Publié : sam. août 05, 2006 6:45 pm
par tuberale
Des vaches maigres pour les hommes à chevaux

Après dix ans de misère, le secteur privé tentera de donner un second souffle à l'industrie des courses

Fabien Deglise
Édition du samedi 5 et du dimanche 6 août 2006



L'aventure est presque terminée. Début septembre, le gouvernement du Québec va se retirer du monde des courses de chevaux en cédant officiellement la gestion des quatre hippodromes de la province -- Montréal, Québec, Trois-Rivière et Aylmer -- et des 19 Hippo Clubs, des salon de pari, au secteur privé. L'entrée en piste d'Attraction hippiques Québec (AHQ), propriété du sénateur libéral Paul Massicotte, vient écrire du même coup un nouveau chapitre dans ce champ du divertissement où, en 13 ans, près de 285 millions de dollars ont été injectés par les gouvernements péquistes et libéraux... pour des résultats pas toujours concluants.



Au fil d'arrivée, le bilan n'est guère reluisant, estiment les éleveurs, conducteurs, palefreniers ou entraîneurs. En une décennie, ils ont vu en effet leurs conditions de vie s'amenuiser en raison de la faiblesse des gains (17 millions de dollars en 2005) proposés par le monde des courses, dont la valeur totale ne permet même pas d'honorer la facture globale pour l'entretien de la colonie de chevaux de course que compte le Québec -- coût estimé entre 45 et 50 millions de dollars.
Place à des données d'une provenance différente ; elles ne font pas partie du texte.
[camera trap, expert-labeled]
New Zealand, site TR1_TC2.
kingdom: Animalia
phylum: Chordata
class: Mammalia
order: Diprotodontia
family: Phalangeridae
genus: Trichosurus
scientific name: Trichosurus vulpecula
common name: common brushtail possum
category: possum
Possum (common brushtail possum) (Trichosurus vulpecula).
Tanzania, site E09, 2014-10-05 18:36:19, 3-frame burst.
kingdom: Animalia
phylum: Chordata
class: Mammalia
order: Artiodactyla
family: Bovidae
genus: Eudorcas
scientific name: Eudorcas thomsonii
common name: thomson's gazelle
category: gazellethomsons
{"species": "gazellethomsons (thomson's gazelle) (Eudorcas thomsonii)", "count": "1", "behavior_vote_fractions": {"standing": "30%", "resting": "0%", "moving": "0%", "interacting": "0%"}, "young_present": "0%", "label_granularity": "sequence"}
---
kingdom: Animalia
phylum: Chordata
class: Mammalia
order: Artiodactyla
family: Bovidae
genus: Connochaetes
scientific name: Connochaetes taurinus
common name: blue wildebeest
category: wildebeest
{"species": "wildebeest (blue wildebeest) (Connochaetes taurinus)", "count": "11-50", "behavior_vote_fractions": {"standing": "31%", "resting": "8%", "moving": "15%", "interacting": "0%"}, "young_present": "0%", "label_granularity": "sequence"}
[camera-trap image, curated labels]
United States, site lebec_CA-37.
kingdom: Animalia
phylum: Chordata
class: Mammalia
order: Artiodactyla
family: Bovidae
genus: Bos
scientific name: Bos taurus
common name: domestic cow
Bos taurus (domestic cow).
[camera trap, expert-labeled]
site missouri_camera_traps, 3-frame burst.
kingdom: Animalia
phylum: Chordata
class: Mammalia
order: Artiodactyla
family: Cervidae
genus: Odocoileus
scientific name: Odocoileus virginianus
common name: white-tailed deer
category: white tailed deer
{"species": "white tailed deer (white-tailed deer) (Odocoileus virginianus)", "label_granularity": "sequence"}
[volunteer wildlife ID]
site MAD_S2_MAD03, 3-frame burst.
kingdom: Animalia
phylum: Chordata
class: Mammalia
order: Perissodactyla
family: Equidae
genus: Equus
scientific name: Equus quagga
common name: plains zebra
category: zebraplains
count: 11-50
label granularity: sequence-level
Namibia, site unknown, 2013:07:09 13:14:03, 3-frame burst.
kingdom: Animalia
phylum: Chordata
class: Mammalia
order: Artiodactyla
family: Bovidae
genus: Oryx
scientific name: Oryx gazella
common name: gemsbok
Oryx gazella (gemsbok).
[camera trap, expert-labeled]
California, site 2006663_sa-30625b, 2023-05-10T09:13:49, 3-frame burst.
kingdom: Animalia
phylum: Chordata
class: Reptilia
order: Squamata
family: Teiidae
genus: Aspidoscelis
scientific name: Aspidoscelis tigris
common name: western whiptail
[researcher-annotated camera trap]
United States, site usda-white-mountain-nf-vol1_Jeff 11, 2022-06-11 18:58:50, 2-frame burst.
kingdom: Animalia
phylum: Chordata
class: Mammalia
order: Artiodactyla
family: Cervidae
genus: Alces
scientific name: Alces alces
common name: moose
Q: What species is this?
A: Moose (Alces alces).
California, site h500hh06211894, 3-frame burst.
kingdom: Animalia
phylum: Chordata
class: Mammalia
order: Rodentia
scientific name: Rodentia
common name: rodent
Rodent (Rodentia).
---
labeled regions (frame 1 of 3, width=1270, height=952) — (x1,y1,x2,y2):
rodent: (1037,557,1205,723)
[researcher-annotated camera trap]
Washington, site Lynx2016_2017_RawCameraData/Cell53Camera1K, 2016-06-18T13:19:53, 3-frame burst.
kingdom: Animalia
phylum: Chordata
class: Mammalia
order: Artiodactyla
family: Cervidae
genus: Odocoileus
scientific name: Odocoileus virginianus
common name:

De l'autre côté de la barrière, au club house et dans les tribunes populaires, le constat n'est pas meilleur. «Il y a 20 ans, les courses pouvaient attirer près de 10 000 personnes», résume André Paiement, un amateur de course, «pour le spectacle, pas le jeu», précise-t-il, rencontré un vendredi soir de juillet à l'Hippodrome de Montréal, que tous appellent encore Blue Bonnet. «Aujourd'hui, regardez, c'est le désert. S'il y a 800 personnes, c'est beau [...] et leur moyenne d'âge est de 75 ans. Elles ont tellement mal aux jambes, qu'elles n'ont pas le temps de se lever pour aller parier entre deux courses», lance en rigolant le conducteur de chevaux Michel Lalonde.

Le commentaire à saveur gériatrique est un peu exagéré. Mais il n'empêche : au cours des dernières années, le montant des paris enregistrés au Québec par l'Agence canadienne du pari mutuel (ACPM) a chuté en effet de 17 millions, passant de 184 millions de dollars à 167 millions entre 2001 et 2005, et ce, dans la plus grande indifférence, le monde des courses ne déchaînant plus vraiment les passions des amateurs de jeux de hasard.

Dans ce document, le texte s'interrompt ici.